### WRITTEN INSTRUCTION A
Please duplicate the passage on taxes and the economy word for word, from "So, prepare for" up to and including "economists are saying.".
----- EXCERPTED PASSAGE -----
That’s because Obama’s going to spend the increased tax dollars he just got from you and me on more stuff that won’t work, like “climate change” legislation. It will be disguised as a “green jobs” program, of course. But, let’s be honest, even if Obama instituted a 100 percent tax on fossil fuels, the earth’s temperature is not going to be effected by the tax, even allowing that global warming models are correct, which I don’t.
After all, the models were probably created by economists.
Jobs won’t be growing out of the burgeoning “green” energy industry- or other government measures- because we know from past history that new industries aren’t formed at the direction of the government, but rather by demand.
Jimmy Carter put solar panels on the White House at a time when energy spending made up a larger portion of our GDP, and what good did it do?
So let’s just agree right now that the best thing that the government can do for our economy would be to do no harm; and that Obama at least doesn’t seem inclined to lay off the economy and let it self-mend.
Big government is not the economy’s friend this year.
Taxes, regulations and more intervention will take its toll. And that means slower growth, if any growth at all, as anyone outside of the Wall Street-Washington corridor would admit.
A recent Gallup poll says that business owners are worried about taxes and regulations, while consumer confidence is down as a result of the last tax increase.
So, prepare for the double whammy of less spending by both businesses and consumers.
One clue on the downward direction of the economy can be gleaned by looking at what economists are saying.
-----
### WRITTEN INSTRUCTION B
Set down the lines of the records, starting at the line with "Annotate potted plants." and going up to and including the line with "157,156,234,256".
----- INFORMATION SUPPLIED -----
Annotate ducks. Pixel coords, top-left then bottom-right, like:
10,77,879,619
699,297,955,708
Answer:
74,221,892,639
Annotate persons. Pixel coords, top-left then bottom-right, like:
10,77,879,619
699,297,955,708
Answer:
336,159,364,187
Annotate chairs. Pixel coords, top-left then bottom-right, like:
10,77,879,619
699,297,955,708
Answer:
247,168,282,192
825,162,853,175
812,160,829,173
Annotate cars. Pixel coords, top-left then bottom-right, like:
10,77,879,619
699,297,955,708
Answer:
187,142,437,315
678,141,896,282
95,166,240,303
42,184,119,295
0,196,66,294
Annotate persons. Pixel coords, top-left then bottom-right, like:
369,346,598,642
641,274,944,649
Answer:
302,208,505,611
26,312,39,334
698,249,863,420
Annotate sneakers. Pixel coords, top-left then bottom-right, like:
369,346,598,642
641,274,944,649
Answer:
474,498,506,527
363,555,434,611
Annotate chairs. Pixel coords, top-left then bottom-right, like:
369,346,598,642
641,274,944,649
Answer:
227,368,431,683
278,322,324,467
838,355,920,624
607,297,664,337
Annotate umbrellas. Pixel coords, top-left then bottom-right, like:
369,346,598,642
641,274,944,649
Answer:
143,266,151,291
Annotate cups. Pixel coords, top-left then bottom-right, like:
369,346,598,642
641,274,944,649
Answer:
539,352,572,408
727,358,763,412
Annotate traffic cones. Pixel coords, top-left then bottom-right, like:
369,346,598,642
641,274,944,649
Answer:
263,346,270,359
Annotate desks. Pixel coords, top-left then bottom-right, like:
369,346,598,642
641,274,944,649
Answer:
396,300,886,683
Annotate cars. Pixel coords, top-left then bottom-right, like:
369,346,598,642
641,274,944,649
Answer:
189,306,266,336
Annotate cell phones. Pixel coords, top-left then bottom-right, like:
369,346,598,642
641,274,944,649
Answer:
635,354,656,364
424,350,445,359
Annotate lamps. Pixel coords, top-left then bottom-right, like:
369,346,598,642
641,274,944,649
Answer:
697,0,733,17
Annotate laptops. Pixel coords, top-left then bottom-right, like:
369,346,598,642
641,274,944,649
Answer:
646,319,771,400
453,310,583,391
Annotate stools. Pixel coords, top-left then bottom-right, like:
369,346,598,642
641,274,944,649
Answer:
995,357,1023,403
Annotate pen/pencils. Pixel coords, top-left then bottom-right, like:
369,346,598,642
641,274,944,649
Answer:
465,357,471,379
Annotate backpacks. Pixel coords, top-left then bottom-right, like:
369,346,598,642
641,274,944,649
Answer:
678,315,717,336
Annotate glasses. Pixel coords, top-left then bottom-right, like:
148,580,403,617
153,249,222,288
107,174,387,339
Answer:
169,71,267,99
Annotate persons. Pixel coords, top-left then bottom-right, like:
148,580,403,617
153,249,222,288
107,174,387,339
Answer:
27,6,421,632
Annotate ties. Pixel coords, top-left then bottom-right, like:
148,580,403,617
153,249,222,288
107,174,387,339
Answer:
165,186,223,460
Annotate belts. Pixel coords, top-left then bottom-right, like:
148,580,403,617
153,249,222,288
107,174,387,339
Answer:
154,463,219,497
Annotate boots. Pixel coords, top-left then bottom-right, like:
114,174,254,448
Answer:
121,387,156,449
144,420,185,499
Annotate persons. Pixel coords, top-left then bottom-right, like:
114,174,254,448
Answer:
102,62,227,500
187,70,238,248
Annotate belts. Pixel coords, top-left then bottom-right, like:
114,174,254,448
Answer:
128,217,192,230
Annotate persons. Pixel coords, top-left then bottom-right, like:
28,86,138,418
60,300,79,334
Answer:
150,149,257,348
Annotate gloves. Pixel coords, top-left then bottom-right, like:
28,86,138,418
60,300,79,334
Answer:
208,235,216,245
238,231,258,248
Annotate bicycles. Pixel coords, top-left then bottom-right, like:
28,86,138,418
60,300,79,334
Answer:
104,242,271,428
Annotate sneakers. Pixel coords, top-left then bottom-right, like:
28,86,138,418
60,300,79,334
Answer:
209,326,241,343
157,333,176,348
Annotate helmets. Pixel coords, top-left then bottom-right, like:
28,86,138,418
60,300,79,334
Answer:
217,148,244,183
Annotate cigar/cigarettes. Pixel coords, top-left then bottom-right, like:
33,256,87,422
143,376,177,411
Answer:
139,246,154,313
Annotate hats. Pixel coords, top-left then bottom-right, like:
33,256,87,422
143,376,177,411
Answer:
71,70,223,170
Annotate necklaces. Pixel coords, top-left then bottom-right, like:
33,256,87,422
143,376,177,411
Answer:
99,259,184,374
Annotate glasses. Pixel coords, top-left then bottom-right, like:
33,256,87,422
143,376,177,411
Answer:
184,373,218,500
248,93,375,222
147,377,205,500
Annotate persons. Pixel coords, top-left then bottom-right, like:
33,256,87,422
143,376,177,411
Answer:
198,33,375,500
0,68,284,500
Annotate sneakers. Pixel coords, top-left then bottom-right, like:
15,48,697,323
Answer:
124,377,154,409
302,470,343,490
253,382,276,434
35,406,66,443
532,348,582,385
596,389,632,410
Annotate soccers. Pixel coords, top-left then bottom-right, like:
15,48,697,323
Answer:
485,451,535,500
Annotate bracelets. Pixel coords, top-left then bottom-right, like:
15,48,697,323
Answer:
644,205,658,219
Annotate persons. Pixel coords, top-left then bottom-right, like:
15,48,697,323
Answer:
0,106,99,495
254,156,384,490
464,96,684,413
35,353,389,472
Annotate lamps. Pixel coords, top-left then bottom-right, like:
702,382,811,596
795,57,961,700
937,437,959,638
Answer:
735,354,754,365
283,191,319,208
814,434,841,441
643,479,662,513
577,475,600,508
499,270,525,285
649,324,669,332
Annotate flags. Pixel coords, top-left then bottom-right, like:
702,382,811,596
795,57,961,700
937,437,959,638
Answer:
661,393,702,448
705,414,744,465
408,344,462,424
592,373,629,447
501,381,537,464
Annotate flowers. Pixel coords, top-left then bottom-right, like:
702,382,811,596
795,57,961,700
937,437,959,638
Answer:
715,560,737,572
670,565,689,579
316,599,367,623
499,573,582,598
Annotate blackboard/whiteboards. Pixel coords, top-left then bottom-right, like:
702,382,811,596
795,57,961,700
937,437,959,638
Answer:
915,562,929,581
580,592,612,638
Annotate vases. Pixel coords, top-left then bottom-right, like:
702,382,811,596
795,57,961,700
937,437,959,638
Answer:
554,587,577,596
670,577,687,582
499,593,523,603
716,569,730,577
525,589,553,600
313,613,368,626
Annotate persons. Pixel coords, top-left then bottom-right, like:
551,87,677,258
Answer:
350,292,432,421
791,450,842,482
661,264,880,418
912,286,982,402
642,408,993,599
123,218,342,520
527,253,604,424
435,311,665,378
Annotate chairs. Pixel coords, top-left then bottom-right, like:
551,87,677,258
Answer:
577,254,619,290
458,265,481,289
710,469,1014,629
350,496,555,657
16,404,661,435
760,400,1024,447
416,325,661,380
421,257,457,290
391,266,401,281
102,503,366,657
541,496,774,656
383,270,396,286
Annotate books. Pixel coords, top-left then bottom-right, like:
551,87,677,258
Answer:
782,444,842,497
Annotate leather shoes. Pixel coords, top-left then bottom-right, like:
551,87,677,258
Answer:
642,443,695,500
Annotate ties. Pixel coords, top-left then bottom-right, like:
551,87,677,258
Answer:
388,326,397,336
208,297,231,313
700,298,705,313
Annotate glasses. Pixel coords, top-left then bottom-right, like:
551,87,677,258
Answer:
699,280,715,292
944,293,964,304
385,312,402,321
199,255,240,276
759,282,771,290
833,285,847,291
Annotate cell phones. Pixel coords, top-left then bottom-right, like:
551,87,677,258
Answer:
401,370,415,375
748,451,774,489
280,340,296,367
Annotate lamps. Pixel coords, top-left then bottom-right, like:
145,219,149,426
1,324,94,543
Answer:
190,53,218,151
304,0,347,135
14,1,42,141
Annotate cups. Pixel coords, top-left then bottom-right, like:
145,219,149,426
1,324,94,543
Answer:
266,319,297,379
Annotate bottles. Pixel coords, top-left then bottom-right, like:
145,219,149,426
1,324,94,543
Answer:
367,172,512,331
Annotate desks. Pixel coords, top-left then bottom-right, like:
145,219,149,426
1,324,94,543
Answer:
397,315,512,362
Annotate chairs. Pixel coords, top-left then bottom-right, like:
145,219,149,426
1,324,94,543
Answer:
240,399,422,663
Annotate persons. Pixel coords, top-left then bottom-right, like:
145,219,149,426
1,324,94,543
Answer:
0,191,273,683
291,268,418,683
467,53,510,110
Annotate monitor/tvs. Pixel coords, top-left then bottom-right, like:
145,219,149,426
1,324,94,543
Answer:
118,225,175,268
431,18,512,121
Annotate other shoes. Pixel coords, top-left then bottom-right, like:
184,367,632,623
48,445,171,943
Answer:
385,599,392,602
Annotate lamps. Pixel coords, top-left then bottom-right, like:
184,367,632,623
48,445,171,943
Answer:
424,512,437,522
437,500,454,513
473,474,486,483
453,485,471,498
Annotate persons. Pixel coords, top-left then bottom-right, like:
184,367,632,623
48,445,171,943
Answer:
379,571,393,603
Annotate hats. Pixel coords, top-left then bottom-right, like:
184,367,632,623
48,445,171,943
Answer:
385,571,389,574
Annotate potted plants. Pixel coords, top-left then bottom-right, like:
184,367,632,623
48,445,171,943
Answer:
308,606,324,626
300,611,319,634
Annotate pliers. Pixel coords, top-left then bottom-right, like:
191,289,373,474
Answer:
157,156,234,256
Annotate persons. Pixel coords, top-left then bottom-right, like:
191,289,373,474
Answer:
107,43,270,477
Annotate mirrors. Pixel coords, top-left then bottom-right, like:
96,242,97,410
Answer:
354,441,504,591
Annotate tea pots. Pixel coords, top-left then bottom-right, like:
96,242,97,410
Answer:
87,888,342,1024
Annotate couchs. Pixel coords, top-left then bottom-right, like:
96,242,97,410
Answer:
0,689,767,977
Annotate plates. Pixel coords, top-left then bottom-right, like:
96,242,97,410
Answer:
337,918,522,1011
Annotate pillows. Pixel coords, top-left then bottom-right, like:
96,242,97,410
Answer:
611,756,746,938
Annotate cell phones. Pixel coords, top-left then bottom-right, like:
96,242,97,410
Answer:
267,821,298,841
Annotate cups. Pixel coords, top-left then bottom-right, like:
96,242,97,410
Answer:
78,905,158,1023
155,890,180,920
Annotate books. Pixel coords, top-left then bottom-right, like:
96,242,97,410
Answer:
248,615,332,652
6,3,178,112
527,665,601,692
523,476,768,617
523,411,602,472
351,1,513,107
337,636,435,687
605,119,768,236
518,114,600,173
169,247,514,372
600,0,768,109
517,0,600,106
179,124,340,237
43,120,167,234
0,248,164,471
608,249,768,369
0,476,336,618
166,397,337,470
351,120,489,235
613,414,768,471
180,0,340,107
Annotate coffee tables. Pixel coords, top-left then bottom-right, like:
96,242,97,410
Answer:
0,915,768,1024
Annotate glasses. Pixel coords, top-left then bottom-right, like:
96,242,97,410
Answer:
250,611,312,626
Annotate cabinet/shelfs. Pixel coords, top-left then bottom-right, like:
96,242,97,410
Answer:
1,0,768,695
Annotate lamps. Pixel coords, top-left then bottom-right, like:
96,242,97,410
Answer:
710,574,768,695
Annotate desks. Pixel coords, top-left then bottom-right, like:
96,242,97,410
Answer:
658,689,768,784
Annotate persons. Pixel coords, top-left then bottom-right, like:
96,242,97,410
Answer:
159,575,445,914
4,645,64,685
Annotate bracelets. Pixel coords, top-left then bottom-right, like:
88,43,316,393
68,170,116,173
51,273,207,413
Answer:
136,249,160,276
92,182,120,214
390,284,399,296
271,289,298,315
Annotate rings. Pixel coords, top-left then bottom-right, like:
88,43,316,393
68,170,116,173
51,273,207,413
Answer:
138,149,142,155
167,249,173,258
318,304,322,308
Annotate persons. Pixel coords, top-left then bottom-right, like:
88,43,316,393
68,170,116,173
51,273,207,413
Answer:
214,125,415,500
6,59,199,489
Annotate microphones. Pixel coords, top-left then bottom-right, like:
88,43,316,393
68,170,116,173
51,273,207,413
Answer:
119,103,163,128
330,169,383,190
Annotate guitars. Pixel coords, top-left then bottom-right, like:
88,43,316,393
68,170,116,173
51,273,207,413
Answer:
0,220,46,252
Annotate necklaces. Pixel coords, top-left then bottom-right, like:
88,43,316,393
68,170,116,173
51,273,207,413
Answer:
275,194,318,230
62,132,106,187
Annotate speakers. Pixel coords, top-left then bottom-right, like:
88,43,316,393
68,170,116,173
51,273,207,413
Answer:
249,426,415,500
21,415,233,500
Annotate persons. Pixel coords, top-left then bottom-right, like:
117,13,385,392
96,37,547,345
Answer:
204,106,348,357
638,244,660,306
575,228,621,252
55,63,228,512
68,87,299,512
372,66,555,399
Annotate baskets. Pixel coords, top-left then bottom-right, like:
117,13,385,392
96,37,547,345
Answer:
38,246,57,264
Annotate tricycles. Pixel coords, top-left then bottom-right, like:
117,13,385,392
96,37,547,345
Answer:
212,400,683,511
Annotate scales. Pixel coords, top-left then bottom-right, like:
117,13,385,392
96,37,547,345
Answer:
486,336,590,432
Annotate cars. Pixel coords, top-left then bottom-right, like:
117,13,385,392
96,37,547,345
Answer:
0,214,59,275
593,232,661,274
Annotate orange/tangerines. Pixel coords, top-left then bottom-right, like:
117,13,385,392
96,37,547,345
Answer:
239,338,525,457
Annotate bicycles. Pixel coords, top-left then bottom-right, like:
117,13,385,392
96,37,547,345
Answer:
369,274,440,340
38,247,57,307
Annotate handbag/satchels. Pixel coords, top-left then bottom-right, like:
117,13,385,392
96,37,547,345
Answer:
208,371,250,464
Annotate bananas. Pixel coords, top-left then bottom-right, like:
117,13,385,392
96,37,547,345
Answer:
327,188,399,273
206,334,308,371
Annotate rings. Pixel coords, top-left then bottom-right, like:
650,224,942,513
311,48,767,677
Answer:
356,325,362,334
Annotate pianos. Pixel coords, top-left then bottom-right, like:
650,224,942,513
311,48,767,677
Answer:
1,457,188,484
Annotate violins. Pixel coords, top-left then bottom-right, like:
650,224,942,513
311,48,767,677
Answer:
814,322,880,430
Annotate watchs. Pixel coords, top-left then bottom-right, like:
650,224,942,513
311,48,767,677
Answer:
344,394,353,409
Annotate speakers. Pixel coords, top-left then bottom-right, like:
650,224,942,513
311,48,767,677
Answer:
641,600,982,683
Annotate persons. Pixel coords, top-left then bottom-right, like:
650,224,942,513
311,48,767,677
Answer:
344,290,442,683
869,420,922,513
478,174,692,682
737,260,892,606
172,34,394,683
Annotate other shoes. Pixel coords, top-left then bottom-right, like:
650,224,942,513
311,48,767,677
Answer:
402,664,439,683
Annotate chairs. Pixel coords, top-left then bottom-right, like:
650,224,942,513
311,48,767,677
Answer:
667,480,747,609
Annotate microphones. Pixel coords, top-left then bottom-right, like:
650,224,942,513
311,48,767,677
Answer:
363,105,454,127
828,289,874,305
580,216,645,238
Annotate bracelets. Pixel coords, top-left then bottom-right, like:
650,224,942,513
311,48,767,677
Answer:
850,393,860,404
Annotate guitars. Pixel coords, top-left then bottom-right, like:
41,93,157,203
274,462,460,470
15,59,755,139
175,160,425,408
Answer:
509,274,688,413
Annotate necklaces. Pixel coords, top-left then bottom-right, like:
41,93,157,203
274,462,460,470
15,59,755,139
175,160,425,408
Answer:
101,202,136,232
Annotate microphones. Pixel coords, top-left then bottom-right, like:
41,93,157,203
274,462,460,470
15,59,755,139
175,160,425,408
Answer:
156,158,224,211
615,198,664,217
-----
### FINAL RESULT A
So, prepare for the double whammy of less spending by both businesses and consumers.
One clue on the downward direction of the economy can be gleaned by looking at what economists are saying.

### FINAL RESULT B
Annotate potted plants. Pixel coords, top-left then bottom-right, like:
184,367,632,623
48,445,171,943
Answer:
308,606,324,626
300,611,319,634
Annotate pliers. Pixel coords, top-left then bottom-right, like:
191,289,373,474
Answer:
157,156,234,256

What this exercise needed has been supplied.